Trop de pollution : un constat partagé
Fin 2012, Francis Chateauraynaud et Josquin Debaz, chercheurs du groupe de sociologie pragmatique et réflexive (GSPR), développent un observatoire des alertes et des controverses en santé environnementale conçu pour l’agence sanitaire ANSES, qui n’est pas emballée par l’idée d’étudier le dossier des particules fines. Elle renvoie les chercheurs vers l’Institut de veille sanitaire — intégré depuis dans Santé publique France. Parallèlement, les associations France nature environnement, Les Amis de la Terre et d’autres reviennent sur le front des émissions de particules. Tout le monde fait alors le même constat : il règne une très forte inertie dont on ne sait comment sortir, l’industrie automobile française ayant privilégié, on le sait, le diesel depuis plusieurs décennies.
S’organiser en collectif pour remobiliser
Fin 2013, le collectif des Poumons de Paris se crée autour d’un petit noyau : deux sociologues, un ingénieur aménageur militant de Vélorution, un médecin généraliste, un enseignant proche d’EELV, un parent d’élève, une semi-marathonienne… Quelques réunions, des contacts avec l’association Respire nouvellement créée et, au fil de pics de pollution devenant plus que tangibles, l’affaire prend forme, à la faveur d’une belle fenêtre d’opportunité début 2014 avec les élections municipales. Fort de centaines de soutiens, le collectif produit une analyse critique, envoie des émissaires dans les réunions publiques et adresse une lettre ouverte aux candidat·es. Le groupe porte une revendication dans l’air du temps : l’ouverture par le ou la prochain·e maire de Paris d’une conférence de citoyen·nes sur la pollution de l’air. Une fois élu·es, les écologistes entré·es au Conseil de Paris reprennent l’idée, et la conférence se tient à l’automne 2014. Pour Les Poumons de Paris, la démonstration esr faite : un collectif peut amener les pouvoirs publics à se saisir d’enjeux sanitaires et écolo, ici la pollution de l’air.
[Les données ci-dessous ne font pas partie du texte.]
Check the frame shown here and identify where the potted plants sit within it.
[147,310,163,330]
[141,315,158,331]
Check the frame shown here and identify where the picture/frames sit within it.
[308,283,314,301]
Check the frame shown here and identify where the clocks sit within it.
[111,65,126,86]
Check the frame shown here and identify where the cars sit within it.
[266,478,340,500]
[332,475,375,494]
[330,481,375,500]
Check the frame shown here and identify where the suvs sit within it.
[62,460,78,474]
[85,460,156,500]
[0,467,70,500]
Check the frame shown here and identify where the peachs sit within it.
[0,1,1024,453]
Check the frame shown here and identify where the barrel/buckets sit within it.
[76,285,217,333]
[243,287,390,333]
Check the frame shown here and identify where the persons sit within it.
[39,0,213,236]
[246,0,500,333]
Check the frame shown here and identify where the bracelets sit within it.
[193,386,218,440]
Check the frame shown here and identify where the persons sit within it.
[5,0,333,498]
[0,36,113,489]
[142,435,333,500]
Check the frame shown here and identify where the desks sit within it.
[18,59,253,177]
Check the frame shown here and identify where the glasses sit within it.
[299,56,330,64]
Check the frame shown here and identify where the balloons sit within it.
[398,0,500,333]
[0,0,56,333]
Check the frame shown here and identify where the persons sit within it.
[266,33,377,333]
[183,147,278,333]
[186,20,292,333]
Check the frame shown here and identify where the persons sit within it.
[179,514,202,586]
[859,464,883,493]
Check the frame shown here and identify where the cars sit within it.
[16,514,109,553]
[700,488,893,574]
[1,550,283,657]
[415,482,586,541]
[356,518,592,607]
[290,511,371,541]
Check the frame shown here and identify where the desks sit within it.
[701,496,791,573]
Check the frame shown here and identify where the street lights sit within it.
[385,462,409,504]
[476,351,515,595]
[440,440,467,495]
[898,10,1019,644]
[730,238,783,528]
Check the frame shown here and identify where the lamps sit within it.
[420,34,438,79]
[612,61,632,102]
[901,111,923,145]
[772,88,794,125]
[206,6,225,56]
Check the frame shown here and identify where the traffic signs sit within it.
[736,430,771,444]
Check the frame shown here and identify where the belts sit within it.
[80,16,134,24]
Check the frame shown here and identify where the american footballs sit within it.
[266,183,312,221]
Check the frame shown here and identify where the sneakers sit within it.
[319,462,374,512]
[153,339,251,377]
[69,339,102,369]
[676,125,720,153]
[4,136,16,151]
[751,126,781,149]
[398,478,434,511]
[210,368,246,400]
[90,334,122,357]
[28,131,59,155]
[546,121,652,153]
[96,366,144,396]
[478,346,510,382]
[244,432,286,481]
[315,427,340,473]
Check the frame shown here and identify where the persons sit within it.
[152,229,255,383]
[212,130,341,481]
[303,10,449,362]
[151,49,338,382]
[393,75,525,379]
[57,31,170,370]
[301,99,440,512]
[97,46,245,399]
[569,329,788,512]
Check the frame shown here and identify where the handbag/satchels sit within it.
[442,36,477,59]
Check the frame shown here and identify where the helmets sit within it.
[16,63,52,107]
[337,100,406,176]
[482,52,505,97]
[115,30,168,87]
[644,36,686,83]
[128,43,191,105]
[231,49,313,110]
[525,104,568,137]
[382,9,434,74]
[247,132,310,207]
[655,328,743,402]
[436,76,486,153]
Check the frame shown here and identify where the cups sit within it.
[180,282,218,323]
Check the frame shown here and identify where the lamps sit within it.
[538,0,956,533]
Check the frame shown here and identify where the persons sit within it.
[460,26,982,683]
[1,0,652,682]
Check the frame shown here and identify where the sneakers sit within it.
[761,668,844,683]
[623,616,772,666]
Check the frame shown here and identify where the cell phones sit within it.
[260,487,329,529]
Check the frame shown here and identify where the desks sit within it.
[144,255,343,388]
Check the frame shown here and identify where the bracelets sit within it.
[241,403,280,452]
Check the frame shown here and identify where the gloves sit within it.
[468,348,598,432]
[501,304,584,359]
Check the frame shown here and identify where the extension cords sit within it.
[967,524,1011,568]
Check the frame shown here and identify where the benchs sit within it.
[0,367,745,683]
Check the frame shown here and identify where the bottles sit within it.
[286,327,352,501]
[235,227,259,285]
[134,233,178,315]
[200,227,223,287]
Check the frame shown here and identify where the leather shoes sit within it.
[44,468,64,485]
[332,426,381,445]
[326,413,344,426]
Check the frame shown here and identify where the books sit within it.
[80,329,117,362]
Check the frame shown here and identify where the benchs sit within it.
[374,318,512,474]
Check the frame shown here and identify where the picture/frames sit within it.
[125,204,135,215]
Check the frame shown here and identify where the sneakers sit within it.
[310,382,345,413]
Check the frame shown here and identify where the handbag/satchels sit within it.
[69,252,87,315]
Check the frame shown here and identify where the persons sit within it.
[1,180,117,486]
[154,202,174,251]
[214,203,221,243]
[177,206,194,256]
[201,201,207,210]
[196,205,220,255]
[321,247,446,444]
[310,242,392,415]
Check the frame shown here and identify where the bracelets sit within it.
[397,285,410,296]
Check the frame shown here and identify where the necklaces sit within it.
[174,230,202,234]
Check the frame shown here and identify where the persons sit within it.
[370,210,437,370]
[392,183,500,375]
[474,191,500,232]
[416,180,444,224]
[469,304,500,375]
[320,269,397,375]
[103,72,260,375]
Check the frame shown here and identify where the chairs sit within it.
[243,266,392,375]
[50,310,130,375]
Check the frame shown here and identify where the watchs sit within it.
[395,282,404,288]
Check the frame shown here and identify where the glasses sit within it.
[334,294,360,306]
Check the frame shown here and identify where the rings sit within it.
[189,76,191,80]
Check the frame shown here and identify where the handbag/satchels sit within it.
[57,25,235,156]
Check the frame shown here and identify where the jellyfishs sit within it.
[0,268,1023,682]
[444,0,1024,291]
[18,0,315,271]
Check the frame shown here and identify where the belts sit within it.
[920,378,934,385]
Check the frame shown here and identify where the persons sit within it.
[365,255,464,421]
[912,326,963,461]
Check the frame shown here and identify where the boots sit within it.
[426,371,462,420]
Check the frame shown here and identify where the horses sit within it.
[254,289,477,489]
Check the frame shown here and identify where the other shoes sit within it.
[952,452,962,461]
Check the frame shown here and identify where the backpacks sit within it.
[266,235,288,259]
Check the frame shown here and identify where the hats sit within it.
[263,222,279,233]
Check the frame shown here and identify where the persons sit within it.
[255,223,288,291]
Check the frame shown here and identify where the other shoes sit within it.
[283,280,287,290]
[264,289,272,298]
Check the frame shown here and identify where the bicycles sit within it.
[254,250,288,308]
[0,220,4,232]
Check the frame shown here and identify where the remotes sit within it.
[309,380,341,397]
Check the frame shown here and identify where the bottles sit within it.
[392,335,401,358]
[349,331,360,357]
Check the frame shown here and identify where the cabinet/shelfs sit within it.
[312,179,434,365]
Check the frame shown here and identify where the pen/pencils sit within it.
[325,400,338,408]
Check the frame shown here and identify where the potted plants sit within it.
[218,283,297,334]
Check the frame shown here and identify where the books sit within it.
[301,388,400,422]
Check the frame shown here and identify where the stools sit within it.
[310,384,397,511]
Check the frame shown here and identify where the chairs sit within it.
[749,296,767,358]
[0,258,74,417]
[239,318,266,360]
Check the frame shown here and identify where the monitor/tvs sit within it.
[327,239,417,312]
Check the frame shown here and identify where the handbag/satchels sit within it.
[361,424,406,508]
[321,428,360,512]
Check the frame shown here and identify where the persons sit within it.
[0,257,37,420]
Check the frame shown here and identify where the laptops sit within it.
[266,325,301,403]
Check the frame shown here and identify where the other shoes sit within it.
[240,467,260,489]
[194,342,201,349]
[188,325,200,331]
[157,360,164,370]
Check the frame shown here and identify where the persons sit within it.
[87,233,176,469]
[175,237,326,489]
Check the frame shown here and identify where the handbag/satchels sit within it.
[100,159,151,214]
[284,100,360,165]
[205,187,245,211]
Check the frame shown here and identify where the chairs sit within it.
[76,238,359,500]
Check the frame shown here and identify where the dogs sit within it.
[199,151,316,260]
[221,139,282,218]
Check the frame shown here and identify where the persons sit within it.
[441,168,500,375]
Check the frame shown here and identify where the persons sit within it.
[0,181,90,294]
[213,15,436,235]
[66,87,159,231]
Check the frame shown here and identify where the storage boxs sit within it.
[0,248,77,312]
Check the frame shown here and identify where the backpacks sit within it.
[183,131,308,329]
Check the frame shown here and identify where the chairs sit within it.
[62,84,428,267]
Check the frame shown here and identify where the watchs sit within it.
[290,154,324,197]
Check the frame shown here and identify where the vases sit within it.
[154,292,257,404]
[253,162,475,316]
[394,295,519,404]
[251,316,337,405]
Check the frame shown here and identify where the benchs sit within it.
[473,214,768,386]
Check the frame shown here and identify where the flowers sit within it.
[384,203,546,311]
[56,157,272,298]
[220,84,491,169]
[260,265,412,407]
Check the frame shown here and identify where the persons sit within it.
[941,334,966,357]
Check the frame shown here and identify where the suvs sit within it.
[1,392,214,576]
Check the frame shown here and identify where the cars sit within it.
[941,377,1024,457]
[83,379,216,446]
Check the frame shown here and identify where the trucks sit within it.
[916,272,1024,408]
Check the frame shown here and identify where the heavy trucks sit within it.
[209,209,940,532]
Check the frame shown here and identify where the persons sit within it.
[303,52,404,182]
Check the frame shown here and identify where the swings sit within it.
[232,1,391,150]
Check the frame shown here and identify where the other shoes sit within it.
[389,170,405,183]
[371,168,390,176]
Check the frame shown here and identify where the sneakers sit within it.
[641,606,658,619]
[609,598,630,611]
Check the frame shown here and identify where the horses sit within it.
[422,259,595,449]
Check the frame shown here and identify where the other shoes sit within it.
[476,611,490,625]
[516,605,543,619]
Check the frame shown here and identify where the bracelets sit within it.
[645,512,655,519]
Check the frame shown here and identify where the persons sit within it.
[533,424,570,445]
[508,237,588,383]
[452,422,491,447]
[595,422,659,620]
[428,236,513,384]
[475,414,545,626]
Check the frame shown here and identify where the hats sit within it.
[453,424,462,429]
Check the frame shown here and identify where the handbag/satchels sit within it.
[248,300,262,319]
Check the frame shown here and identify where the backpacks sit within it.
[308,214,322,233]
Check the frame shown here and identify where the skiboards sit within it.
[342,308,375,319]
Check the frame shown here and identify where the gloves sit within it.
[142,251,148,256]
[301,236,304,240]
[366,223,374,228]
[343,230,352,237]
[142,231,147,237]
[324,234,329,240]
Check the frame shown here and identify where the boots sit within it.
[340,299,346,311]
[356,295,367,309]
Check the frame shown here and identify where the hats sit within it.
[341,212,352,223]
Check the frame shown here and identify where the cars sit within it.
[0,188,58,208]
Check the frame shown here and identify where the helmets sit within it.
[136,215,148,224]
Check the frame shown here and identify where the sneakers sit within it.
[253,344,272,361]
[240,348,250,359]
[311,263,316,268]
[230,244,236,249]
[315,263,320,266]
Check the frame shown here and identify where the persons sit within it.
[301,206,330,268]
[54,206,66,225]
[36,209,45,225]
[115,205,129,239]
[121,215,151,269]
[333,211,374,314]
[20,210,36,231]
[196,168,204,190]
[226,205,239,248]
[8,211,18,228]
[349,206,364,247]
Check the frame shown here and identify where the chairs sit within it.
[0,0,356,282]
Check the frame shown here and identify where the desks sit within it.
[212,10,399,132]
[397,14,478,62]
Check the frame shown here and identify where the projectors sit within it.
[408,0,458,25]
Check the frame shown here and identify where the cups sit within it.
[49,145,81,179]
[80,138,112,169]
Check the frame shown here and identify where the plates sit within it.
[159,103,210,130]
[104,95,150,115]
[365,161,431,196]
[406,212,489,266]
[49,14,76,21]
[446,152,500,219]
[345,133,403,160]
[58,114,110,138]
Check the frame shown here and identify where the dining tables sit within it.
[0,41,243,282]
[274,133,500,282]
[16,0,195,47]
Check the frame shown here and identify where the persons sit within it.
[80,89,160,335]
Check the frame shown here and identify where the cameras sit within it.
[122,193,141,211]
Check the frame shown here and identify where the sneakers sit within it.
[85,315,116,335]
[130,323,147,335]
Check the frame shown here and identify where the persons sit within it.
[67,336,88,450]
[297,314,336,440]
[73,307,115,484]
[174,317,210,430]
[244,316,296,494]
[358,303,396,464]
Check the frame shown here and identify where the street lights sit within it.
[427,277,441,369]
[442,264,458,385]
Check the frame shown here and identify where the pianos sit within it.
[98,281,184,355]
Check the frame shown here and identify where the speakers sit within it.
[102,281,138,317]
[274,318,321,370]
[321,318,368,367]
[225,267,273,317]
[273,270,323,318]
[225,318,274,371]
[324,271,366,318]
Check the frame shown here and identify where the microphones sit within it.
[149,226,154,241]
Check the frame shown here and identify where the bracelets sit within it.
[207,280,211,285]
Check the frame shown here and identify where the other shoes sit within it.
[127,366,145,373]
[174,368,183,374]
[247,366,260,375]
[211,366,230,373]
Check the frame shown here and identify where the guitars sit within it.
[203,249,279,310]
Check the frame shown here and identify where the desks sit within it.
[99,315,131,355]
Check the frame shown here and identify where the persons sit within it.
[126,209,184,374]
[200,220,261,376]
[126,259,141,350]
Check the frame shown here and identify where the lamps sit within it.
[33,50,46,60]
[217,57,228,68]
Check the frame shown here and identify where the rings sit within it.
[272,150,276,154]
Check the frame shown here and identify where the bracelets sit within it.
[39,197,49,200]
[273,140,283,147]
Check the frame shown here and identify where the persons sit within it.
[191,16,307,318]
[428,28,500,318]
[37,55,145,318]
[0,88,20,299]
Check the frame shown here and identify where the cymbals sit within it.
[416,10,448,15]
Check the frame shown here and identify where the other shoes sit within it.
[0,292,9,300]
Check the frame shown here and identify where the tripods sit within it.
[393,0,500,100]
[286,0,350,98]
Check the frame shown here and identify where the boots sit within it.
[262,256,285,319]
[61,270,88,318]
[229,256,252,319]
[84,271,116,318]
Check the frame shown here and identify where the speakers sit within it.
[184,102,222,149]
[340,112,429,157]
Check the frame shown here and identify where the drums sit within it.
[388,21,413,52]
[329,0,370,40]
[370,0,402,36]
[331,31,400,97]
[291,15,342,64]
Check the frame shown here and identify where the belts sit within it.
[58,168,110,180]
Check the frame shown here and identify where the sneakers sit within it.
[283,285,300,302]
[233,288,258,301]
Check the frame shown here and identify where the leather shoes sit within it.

Depuis, la Ville de Paris n’a cessé de développer des initiatives contre la pollution automobile, avec une extension assez massive des pistes cyclables et des zones piétonnes, l’interdiction de certains types de voitures, la libération de zones affectées au trafic (dont les quais de Seine), etc. Pour ce qui est du collectif, deux ou trois de ses membres ont poursuivi pendant quelques années les fils d’informations, puis le collectif s’est progressivement dispersé, même s’il est toujours possible de le réactiver.